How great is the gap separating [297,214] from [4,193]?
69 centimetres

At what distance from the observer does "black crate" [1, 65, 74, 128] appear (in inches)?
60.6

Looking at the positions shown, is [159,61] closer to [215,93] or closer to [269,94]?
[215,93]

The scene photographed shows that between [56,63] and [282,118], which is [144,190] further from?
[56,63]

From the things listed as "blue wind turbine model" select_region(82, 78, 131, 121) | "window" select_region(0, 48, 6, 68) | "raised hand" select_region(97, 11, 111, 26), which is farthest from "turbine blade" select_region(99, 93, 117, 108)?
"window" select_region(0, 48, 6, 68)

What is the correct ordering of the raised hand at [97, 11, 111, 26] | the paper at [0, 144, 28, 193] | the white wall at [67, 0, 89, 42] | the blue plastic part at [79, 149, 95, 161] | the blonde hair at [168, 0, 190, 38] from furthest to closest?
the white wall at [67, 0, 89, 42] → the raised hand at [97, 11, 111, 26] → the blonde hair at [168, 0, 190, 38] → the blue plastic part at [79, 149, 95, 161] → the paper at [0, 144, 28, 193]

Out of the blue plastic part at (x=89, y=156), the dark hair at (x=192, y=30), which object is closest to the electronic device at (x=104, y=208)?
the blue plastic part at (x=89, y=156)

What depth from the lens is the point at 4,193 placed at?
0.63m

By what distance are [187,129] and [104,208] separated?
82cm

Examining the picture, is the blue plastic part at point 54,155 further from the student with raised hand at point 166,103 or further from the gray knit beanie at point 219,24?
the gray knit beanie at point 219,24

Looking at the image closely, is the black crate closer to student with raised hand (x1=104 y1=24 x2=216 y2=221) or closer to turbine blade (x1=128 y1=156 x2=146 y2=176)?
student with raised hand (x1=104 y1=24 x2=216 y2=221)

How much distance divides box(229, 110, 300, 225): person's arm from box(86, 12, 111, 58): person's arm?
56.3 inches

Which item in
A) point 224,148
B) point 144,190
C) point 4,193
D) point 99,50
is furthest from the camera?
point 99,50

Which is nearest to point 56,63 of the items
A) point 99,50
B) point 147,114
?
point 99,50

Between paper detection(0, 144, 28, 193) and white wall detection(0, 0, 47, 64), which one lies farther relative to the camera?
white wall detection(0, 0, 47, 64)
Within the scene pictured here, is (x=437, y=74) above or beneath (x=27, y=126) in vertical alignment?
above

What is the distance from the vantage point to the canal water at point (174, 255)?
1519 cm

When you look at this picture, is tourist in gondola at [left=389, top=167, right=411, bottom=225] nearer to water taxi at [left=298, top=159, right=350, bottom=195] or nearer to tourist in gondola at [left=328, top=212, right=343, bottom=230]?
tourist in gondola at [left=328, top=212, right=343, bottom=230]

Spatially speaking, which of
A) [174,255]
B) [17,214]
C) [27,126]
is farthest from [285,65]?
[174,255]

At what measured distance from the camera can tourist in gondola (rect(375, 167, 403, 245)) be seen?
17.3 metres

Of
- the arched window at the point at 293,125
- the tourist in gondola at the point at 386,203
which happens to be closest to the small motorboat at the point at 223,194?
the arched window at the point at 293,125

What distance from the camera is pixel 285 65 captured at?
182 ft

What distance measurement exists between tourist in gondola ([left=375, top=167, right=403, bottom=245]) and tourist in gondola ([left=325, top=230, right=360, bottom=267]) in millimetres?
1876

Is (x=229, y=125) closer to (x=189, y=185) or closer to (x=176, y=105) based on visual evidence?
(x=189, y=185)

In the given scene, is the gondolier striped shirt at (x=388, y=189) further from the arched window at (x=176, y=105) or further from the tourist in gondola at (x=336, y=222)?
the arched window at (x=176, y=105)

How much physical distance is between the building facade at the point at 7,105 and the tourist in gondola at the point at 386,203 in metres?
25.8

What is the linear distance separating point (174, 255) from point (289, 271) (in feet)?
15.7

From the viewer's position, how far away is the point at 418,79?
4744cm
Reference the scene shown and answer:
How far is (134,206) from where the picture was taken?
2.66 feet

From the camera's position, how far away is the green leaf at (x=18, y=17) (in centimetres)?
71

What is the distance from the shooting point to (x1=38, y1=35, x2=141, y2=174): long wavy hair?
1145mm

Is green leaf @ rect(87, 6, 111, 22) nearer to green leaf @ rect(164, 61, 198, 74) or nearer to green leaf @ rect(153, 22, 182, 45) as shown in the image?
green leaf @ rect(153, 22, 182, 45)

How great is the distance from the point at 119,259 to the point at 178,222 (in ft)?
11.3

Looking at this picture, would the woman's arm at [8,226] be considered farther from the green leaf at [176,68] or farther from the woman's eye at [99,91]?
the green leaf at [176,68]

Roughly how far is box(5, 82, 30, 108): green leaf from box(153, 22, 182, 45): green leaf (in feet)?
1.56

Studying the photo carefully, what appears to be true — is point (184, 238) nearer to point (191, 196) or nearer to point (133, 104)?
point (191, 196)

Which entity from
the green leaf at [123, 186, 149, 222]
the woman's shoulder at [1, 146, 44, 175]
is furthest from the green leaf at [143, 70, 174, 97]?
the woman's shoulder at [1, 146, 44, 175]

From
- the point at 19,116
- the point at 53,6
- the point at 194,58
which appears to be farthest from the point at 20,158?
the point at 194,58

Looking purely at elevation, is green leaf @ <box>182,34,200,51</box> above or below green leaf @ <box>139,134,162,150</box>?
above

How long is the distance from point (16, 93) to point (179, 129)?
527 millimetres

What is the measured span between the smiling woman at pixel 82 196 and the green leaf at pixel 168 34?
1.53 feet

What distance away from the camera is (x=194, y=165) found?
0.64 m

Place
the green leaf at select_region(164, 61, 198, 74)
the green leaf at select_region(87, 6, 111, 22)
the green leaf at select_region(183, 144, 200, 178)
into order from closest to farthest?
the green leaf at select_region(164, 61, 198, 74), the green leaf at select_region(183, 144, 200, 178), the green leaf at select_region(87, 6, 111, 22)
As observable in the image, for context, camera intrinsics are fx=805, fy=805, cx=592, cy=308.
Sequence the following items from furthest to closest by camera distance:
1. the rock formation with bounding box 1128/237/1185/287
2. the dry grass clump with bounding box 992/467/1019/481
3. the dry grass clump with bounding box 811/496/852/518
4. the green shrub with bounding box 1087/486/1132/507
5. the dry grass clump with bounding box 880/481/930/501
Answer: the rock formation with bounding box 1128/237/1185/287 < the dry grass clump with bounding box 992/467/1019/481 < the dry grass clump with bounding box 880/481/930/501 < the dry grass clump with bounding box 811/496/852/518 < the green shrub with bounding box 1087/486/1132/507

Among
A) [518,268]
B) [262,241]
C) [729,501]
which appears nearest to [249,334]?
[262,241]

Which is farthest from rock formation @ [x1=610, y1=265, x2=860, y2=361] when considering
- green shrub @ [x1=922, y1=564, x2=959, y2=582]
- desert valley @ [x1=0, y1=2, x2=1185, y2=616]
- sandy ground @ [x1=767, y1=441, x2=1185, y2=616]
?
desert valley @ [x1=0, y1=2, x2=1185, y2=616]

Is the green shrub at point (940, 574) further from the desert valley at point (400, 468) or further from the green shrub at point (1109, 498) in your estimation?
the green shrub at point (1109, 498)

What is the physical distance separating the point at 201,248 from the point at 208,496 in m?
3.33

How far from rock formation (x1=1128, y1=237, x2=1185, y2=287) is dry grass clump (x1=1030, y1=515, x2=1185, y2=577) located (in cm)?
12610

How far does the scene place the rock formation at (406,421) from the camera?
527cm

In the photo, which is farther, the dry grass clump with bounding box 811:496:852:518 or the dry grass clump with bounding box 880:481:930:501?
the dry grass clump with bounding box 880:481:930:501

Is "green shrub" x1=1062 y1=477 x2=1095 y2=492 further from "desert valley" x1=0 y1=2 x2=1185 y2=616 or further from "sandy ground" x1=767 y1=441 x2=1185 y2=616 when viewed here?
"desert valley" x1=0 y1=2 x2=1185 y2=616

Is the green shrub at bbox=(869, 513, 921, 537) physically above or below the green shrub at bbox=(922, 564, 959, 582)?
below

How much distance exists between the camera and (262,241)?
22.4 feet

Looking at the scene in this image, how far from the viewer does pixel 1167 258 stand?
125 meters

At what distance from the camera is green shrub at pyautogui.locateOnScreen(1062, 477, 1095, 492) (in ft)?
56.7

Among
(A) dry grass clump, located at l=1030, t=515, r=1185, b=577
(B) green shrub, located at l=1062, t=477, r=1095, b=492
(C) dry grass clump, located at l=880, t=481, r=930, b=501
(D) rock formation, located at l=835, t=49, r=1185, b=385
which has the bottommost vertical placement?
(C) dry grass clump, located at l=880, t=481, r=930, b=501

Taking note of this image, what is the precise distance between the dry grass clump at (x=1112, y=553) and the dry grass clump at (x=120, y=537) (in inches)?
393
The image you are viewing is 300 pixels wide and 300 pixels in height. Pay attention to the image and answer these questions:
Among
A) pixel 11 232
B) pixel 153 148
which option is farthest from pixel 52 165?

───

[DESCRIPTION OF THE TASK]:
Extract every line of the data above that contains the string "valley", copying each line in full.

[RESULT FOR THIS EXERCISE]:
- desert valley @ [x1=0, y1=2, x2=1185, y2=616]
desert valley @ [x1=0, y1=2, x2=1185, y2=616]
Is the green shrub at point (940, 574) further from the desert valley at point (400, 468) or further from the green shrub at point (1109, 498) in your estimation?
Is "green shrub" x1=1062 y1=477 x2=1095 y2=492 further from "desert valley" x1=0 y1=2 x2=1185 y2=616 or further from "sandy ground" x1=767 y1=441 x2=1185 y2=616 when viewed here?
"desert valley" x1=0 y1=2 x2=1185 y2=616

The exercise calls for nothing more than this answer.